STATED PROBLEM
Extract all of the data and reproduce it precisely.

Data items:
● ● ● ● ● ● ●

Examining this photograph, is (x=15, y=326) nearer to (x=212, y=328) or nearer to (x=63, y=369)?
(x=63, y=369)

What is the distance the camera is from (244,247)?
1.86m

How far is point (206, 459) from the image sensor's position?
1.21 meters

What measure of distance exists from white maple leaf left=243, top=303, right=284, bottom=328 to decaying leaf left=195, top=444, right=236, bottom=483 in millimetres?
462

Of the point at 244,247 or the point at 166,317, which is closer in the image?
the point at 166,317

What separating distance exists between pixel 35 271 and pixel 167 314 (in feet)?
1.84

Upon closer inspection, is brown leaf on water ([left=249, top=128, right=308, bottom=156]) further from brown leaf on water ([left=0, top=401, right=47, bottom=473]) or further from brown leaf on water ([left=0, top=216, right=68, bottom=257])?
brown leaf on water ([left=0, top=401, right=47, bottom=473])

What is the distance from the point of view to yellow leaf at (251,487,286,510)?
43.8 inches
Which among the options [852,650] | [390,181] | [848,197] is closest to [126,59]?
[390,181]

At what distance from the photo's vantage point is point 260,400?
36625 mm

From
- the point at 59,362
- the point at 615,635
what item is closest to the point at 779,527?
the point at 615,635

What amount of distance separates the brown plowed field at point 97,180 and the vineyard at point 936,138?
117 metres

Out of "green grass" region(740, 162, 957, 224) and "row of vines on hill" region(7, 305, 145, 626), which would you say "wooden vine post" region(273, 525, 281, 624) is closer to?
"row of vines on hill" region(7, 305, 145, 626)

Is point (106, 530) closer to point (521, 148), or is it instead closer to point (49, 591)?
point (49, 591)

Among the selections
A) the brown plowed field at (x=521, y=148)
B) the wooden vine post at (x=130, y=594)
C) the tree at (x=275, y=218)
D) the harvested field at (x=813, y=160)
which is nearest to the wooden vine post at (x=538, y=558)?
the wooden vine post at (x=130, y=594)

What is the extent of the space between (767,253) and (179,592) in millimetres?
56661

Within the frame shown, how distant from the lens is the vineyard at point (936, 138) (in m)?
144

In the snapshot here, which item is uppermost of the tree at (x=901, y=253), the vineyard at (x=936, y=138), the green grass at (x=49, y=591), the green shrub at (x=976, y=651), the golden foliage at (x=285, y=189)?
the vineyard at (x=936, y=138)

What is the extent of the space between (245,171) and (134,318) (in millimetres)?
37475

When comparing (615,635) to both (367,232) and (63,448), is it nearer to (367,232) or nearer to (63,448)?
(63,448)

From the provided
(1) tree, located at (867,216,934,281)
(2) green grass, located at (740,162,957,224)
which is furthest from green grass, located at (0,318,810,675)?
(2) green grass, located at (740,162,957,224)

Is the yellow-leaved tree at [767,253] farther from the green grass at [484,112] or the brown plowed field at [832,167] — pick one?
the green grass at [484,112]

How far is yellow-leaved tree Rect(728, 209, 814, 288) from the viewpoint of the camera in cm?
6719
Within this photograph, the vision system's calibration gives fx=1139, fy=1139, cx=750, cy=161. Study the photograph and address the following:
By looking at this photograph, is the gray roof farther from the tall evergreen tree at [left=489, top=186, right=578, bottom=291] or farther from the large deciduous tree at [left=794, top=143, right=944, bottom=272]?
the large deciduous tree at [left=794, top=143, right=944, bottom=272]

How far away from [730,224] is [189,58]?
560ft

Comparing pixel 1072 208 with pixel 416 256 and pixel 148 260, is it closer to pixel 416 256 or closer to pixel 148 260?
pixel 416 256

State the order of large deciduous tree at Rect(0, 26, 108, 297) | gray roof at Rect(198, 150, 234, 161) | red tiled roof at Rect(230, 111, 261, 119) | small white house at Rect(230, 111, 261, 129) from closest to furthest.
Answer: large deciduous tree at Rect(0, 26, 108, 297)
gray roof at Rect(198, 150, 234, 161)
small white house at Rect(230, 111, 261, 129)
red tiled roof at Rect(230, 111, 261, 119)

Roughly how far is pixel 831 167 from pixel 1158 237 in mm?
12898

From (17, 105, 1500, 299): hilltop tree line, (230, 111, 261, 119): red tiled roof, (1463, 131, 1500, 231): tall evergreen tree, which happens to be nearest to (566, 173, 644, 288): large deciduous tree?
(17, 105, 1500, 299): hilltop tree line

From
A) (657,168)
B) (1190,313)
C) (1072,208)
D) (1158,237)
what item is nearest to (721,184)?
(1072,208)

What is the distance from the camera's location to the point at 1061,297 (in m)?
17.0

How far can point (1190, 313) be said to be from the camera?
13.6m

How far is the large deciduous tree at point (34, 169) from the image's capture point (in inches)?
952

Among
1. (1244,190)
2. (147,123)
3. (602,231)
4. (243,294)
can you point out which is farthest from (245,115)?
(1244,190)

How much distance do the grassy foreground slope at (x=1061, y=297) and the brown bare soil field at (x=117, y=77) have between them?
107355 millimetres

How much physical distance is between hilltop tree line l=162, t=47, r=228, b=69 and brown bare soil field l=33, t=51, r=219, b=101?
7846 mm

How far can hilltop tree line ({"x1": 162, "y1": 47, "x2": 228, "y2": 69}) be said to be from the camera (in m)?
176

● ● ● ● ● ● ●

SOLUTION
Examining this photograph, is (x=15, y=326) nearer to (x=212, y=328) or nearer to (x=63, y=369)?
(x=63, y=369)

What is the distance the camera is from (244,247)?
1.86m

How far is point (206, 459) from the image sensor's position?
1.21 meters

What measure of distance exists from white maple leaf left=243, top=303, right=284, bottom=328 to decaying leaf left=195, top=444, right=236, bottom=483 in millimetres?
462

Of the point at 244,247 or the point at 166,317, which is closer in the image?
the point at 166,317

What separating distance exists between pixel 35 271 and pixel 167 314 (in feet)?
1.84

Upon closer inspection, is brown leaf on water ([left=249, top=128, right=308, bottom=156]) further from brown leaf on water ([left=0, top=401, right=47, bottom=473]) or further from brown leaf on water ([left=0, top=216, right=68, bottom=257])?
brown leaf on water ([left=0, top=401, right=47, bottom=473])

What is the distance from the point of view to yellow leaf at (251,487,286,510)?
43.8 inches
Which among the options [852,650] | [390,181] | [848,197] is closest to [126,59]?
[390,181]

At what distance from the photo's vantage point is point 260,400?
36625 mm

From
- the point at 59,362
- the point at 615,635
what item is closest to the point at 779,527?
the point at 615,635

What amount of distance separates the brown plowed field at point 97,180 and the vineyard at point 936,138?
117 metres

Out of "green grass" region(740, 162, 957, 224) and "row of vines on hill" region(7, 305, 145, 626), which would you say "wooden vine post" region(273, 525, 281, 624) is closer to?
"row of vines on hill" region(7, 305, 145, 626)

Is point (106, 530) closer to point (521, 148), or is it instead closer to point (49, 591)?
point (49, 591)

Among the selections
A) the brown plowed field at (x=521, y=148)
B) the wooden vine post at (x=130, y=594)
C) the tree at (x=275, y=218)
D) the harvested field at (x=813, y=160)
which is nearest to the wooden vine post at (x=538, y=558)?
the wooden vine post at (x=130, y=594)

What is the extent of the space between (767,253) and (179,592) in millimetres?
56661

Within the frame shown, how distant from the lens is the vineyard at point (936, 138) (in m)?
144

In the snapshot here, which item is uppermost of the tree at (x=901, y=253), the vineyard at (x=936, y=138), the green grass at (x=49, y=591), the green shrub at (x=976, y=651), the golden foliage at (x=285, y=189)?
the vineyard at (x=936, y=138)

What is the extent of the space between (245,171) and (134,318) (in millimetres)?
37475

When comparing (615,635) to both (367,232) and (63,448), is it nearer to (367,232) or nearer to (63,448)?
(63,448)

From the provided
(1) tree, located at (867,216,934,281)
(2) green grass, located at (740,162,957,224)
which is furthest from green grass, located at (0,318,810,675)?
(2) green grass, located at (740,162,957,224)

Is the yellow-leaved tree at [767,253] farther from the green grass at [484,112] or the brown plowed field at [832,167] — pick one?
the green grass at [484,112]

How far is yellow-leaved tree Rect(728, 209, 814, 288) from the viewpoint of the camera in cm?
6719
Within this photograph, the vision system's calibration gives fx=1139, fy=1139, cx=750, cy=161. Study the photograph and address the following:
By looking at this photograph, is the gray roof farther from the tall evergreen tree at [left=489, top=186, right=578, bottom=291] or farther from the large deciduous tree at [left=794, top=143, right=944, bottom=272]?
the large deciduous tree at [left=794, top=143, right=944, bottom=272]

How far away from [730,224] is [189,58]?
560ft

Comparing pixel 1072 208 with pixel 416 256 and pixel 148 260, is it closer to pixel 416 256 or closer to pixel 148 260?
pixel 416 256

State the order of large deciduous tree at Rect(0, 26, 108, 297) | gray roof at Rect(198, 150, 234, 161) | red tiled roof at Rect(230, 111, 261, 119) | small white house at Rect(230, 111, 261, 129) from closest to furthest.
Answer: large deciduous tree at Rect(0, 26, 108, 297)
gray roof at Rect(198, 150, 234, 161)
small white house at Rect(230, 111, 261, 129)
red tiled roof at Rect(230, 111, 261, 119)

Roughly how far is pixel 831 167 from pixel 1158 237 in mm?
12898

From (17, 105, 1500, 299): hilltop tree line, (230, 111, 261, 119): red tiled roof, (1463, 131, 1500, 231): tall evergreen tree, which happens to be nearest to (566, 173, 644, 288): large deciduous tree?
(17, 105, 1500, 299): hilltop tree line

From
A) (657,168)
B) (1190,313)
C) (1072,208)
D) (1158,237)
what item is nearest to (721,184)?
(1072,208)

What is the distance from the camera's location to the point at 1061,297 (in m)?
17.0

How far can point (1190, 313) be said to be from the camera?
13.6m

How far is the large deciduous tree at point (34, 169) from the image's capture point (in inches)?
952

Among
1. (1244,190)
2. (147,123)
3. (602,231)
4. (243,294)
can you point out which is farthest from (245,115)?
(1244,190)

How much distance do the grassy foreground slope at (x=1061, y=297) and the brown bare soil field at (x=117, y=77) have between them?
107355 millimetres

How much physical distance is between hilltop tree line l=162, t=47, r=228, b=69 and brown bare soil field l=33, t=51, r=219, b=101?
7846 mm

How far can hilltop tree line ({"x1": 162, "y1": 47, "x2": 228, "y2": 69}) be said to be from the camera (in m)?
176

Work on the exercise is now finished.